_To do_
Reproduce every one of the rows below verbatim.

_Spatial reasoning dataset excerpts_
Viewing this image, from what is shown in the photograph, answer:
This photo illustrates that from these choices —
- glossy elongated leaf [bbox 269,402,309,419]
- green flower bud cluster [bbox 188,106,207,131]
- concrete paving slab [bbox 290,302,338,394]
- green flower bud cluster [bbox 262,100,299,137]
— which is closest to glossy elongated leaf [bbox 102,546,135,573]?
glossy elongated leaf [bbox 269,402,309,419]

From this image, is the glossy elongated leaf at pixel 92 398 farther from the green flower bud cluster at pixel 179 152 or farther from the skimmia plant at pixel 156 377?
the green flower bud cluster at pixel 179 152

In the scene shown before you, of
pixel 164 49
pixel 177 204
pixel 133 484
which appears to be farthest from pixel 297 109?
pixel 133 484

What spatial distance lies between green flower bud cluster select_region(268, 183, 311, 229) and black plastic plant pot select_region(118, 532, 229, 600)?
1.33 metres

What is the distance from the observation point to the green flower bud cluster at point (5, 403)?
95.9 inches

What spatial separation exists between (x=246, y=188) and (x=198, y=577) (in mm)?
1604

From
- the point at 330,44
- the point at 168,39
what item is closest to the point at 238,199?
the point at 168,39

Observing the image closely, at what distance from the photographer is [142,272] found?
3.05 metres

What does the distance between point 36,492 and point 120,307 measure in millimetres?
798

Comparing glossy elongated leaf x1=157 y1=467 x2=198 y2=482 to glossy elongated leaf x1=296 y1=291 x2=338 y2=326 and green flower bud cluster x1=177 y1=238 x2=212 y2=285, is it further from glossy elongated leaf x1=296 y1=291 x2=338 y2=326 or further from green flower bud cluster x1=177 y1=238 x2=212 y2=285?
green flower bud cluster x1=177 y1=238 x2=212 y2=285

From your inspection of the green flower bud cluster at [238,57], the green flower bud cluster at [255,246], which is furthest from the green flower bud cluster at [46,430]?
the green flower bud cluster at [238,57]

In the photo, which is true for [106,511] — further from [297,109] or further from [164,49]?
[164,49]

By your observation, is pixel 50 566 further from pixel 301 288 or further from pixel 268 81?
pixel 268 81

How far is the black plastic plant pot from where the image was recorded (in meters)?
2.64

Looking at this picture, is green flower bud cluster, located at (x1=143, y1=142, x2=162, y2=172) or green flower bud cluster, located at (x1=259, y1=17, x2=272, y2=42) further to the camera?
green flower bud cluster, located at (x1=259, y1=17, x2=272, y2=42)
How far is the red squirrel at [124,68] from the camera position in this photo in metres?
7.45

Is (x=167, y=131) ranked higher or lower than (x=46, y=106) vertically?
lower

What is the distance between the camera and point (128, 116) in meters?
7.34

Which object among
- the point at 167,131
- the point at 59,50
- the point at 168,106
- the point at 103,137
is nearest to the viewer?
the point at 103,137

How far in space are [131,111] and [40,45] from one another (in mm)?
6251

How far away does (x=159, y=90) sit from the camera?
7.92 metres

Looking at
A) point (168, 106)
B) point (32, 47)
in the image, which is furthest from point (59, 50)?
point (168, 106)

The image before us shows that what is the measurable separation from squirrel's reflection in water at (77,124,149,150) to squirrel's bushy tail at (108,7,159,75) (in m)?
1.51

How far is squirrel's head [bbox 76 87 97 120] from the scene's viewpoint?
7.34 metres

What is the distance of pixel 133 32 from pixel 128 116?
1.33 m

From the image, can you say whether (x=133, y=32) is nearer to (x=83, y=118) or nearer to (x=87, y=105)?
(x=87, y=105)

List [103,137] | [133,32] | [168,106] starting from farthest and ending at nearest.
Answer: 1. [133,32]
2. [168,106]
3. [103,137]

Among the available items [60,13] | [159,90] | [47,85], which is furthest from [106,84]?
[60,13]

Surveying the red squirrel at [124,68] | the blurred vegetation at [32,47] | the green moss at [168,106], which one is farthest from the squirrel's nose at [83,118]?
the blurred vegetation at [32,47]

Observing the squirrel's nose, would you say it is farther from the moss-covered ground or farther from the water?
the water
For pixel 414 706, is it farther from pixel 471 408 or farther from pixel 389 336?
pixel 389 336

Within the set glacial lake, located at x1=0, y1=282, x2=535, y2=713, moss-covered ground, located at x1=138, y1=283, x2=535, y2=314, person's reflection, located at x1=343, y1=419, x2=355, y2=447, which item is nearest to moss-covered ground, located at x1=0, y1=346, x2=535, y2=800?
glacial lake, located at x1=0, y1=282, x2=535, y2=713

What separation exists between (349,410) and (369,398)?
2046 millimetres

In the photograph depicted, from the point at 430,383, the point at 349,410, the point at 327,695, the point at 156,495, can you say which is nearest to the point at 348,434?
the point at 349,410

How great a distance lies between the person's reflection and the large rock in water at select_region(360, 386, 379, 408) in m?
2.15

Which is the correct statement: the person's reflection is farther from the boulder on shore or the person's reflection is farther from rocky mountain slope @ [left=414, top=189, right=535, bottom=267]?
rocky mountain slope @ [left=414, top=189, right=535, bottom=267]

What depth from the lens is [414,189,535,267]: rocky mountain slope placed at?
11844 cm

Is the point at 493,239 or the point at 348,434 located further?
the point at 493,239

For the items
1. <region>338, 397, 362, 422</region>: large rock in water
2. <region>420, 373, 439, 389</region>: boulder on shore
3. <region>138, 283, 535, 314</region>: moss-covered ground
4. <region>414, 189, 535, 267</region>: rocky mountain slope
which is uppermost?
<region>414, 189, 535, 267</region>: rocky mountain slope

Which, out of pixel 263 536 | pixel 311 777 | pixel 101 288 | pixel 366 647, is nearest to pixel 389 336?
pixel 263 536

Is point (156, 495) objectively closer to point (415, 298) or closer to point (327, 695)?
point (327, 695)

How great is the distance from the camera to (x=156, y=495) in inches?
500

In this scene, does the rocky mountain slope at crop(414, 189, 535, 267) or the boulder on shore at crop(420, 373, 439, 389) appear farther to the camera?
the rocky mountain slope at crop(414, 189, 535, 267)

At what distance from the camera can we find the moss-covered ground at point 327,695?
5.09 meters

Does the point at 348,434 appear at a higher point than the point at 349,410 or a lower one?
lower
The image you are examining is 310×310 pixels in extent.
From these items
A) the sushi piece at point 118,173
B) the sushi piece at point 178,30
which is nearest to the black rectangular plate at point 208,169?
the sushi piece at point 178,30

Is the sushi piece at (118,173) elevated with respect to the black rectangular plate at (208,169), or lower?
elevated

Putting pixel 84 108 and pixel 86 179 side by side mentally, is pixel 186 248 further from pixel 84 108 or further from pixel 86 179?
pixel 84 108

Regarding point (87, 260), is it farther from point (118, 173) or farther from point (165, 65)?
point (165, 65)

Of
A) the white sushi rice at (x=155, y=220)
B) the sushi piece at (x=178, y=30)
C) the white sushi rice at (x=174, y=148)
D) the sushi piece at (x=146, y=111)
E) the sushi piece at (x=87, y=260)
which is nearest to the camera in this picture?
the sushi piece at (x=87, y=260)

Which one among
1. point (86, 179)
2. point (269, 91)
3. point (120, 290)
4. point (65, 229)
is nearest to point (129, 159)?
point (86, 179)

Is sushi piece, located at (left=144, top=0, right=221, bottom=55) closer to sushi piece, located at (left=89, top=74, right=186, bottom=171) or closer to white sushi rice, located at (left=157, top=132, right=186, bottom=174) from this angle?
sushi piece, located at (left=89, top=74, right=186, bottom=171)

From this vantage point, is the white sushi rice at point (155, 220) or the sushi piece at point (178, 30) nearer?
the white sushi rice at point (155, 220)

_Solution_
Viewing this image, from what is shown in the photograph, answer:
This photo illustrates that from these choices —
- glossy elongated leaf [bbox 269,402,309,419]
- green flower bud cluster [bbox 188,106,207,131]
- concrete paving slab [bbox 290,302,338,394]
- green flower bud cluster [bbox 262,100,299,137]
— which is closest to glossy elongated leaf [bbox 102,546,135,573]?
glossy elongated leaf [bbox 269,402,309,419]

From this image, is the glossy elongated leaf at pixel 92 398 farther from the green flower bud cluster at pixel 179 152 or farther from the skimmia plant at pixel 156 377?
the green flower bud cluster at pixel 179 152

In the scene shown before you, of
pixel 164 49
pixel 177 204
pixel 133 484
which appears to be farthest from pixel 297 109?
pixel 133 484

What spatial distance lies between green flower bud cluster select_region(268, 183, 311, 229) and black plastic plant pot select_region(118, 532, 229, 600)?
1.33 metres

What is the distance from the observation point to the green flower bud cluster at point (5, 403)?
95.9 inches

What spatial separation exists between (x=246, y=188) and (x=198, y=577) (in mm)?
1604

From
- the point at 330,44
- the point at 168,39
what item is closest to the point at 238,199?
the point at 168,39

Observing the image closely, at what distance from the photographer is [142,272] found?
3.05 metres

What does the distance between point 36,492 and point 120,307 measure in millimetres?
798

Comparing glossy elongated leaf x1=157 y1=467 x2=198 y2=482 to glossy elongated leaf x1=296 y1=291 x2=338 y2=326 and green flower bud cluster x1=177 y1=238 x2=212 y2=285, is it further from glossy elongated leaf x1=296 y1=291 x2=338 y2=326 or further from green flower bud cluster x1=177 y1=238 x2=212 y2=285?
green flower bud cluster x1=177 y1=238 x2=212 y2=285

From your inspection of the green flower bud cluster at [238,57], the green flower bud cluster at [255,246], which is furthest from the green flower bud cluster at [46,430]?
the green flower bud cluster at [238,57]

In the photo, which is true for [106,511] — further from [297,109] or further from [164,49]?
[164,49]

By your observation, is pixel 50 566 further from pixel 301 288 or further from pixel 268 81?
pixel 268 81

How far is the black plastic plant pot from where the image was recorded (in meters)?
2.64

Looking at this picture, is green flower bud cluster, located at (x1=143, y1=142, x2=162, y2=172) or green flower bud cluster, located at (x1=259, y1=17, x2=272, y2=42) further to the camera?
green flower bud cluster, located at (x1=259, y1=17, x2=272, y2=42)
How far is the red squirrel at [124,68] from the camera position in this photo in metres?
7.45

Is (x=167, y=131) ranked higher or lower than (x=46, y=106) vertically?
lower

What is the distance between the camera and point (128, 116) in meters?
7.34

Which object among
- the point at 167,131
- the point at 59,50
- the point at 168,106
- the point at 103,137
is nearest to the viewer?
the point at 103,137

How far in space are [131,111] and [40,45] from one another (in mm)?
6251

How far away does (x=159, y=90) sit from the camera?
7.92 metres

Looking at
A) point (168, 106)
B) point (32, 47)
in the image, which is furthest from point (59, 50)?
point (168, 106)

The image before us shows that what is the measurable separation from squirrel's reflection in water at (77,124,149,150) to squirrel's bushy tail at (108,7,159,75) (in m)?
1.51

How far is squirrel's head [bbox 76 87 97 120] from the scene's viewpoint?
7.34 metres

What is the distance of pixel 133 32 from pixel 128 116?
1.33 m

From the image, can you say whether (x=133, y=32) is nearer to (x=83, y=118) or nearer to (x=87, y=105)?
(x=87, y=105)

List [103,137] | [133,32] | [168,106] starting from farthest and ending at nearest.
Answer: 1. [133,32]
2. [168,106]
3. [103,137]

Among the available items [60,13] | [159,90] | [47,85], which is furthest from [106,84]?
[60,13]

Surveying the red squirrel at [124,68] | the blurred vegetation at [32,47] | the green moss at [168,106], which one is farthest from the squirrel's nose at [83,118]?
the blurred vegetation at [32,47]

Observing the squirrel's nose, would you say it is farther from the moss-covered ground or farther from the water?
the water
For pixel 414 706, is it farther from pixel 471 408 or farther from pixel 389 336?
pixel 389 336

Within the set glacial lake, located at x1=0, y1=282, x2=535, y2=713, moss-covered ground, located at x1=138, y1=283, x2=535, y2=314, person's reflection, located at x1=343, y1=419, x2=355, y2=447, which item is nearest to moss-covered ground, located at x1=0, y1=346, x2=535, y2=800?
glacial lake, located at x1=0, y1=282, x2=535, y2=713

What separation exists between (349,410) and (369,398)?
2046 millimetres

In the photograph depicted, from the point at 430,383, the point at 349,410, the point at 327,695, the point at 156,495, can you say which is nearest to the point at 348,434?
the point at 349,410

How great a distance lies between the person's reflection and the large rock in water at select_region(360, 386, 379, 408) in m?
2.15

Which is the correct statement: the person's reflection is farther from the boulder on shore or the person's reflection is farther from rocky mountain slope @ [left=414, top=189, right=535, bottom=267]?
rocky mountain slope @ [left=414, top=189, right=535, bottom=267]

What depth from the lens is [414,189,535,267]: rocky mountain slope placed at?
11844 cm

Is the point at 493,239 or the point at 348,434 located further?
the point at 493,239

For the items
1. <region>338, 397, 362, 422</region>: large rock in water
2. <region>420, 373, 439, 389</region>: boulder on shore
3. <region>138, 283, 535, 314</region>: moss-covered ground
4. <region>414, 189, 535, 267</region>: rocky mountain slope
which is uppermost?
<region>414, 189, 535, 267</region>: rocky mountain slope

Which, out of pixel 263 536 | pixel 311 777 | pixel 101 288 | pixel 366 647, is nearest to pixel 389 336?
pixel 263 536

Is point (156, 495) objectively closer to point (415, 298) or closer to point (327, 695)?
point (327, 695)

How great is the distance from the camera to (x=156, y=495) in inches?
500

In this scene, does the rocky mountain slope at crop(414, 189, 535, 267) or the boulder on shore at crop(420, 373, 439, 389) appear farther to the camera?
the rocky mountain slope at crop(414, 189, 535, 267)

At what distance from the camera can we find the moss-covered ground at point 327,695?
5.09 meters

Does the point at 348,434 appear at a higher point than the point at 349,410 or a lower one?
lower
The image you are examining is 310×310 pixels in extent.
From these items
A) the sushi piece at point 118,173
B) the sushi piece at point 178,30
which is nearest to the black rectangular plate at point 208,169?
the sushi piece at point 178,30

Is the sushi piece at (118,173) elevated with respect to the black rectangular plate at (208,169), or lower?
elevated

Putting pixel 84 108 and pixel 86 179 side by side mentally, is pixel 186 248 further from pixel 84 108 or further from pixel 86 179?
pixel 84 108

Regarding point (87, 260), is it farther from point (118, 173) or farther from point (165, 65)?
point (165, 65)

Of
A) the white sushi rice at (x=155, y=220)
B) the sushi piece at (x=178, y=30)
C) the white sushi rice at (x=174, y=148)
D) the sushi piece at (x=146, y=111)
E) the sushi piece at (x=87, y=260)
which is nearest to the camera in this picture?
the sushi piece at (x=87, y=260)

Which one among
1. point (86, 179)
2. point (269, 91)
3. point (120, 290)
4. point (65, 229)
is nearest to point (129, 159)?
point (86, 179)

Is sushi piece, located at (left=144, top=0, right=221, bottom=55) closer to sushi piece, located at (left=89, top=74, right=186, bottom=171) or closer to white sushi rice, located at (left=157, top=132, right=186, bottom=174) from this angle?
sushi piece, located at (left=89, top=74, right=186, bottom=171)

From this vantage point, is the white sushi rice at point (155, 220) or the sushi piece at point (178, 30) nearer?
the white sushi rice at point (155, 220)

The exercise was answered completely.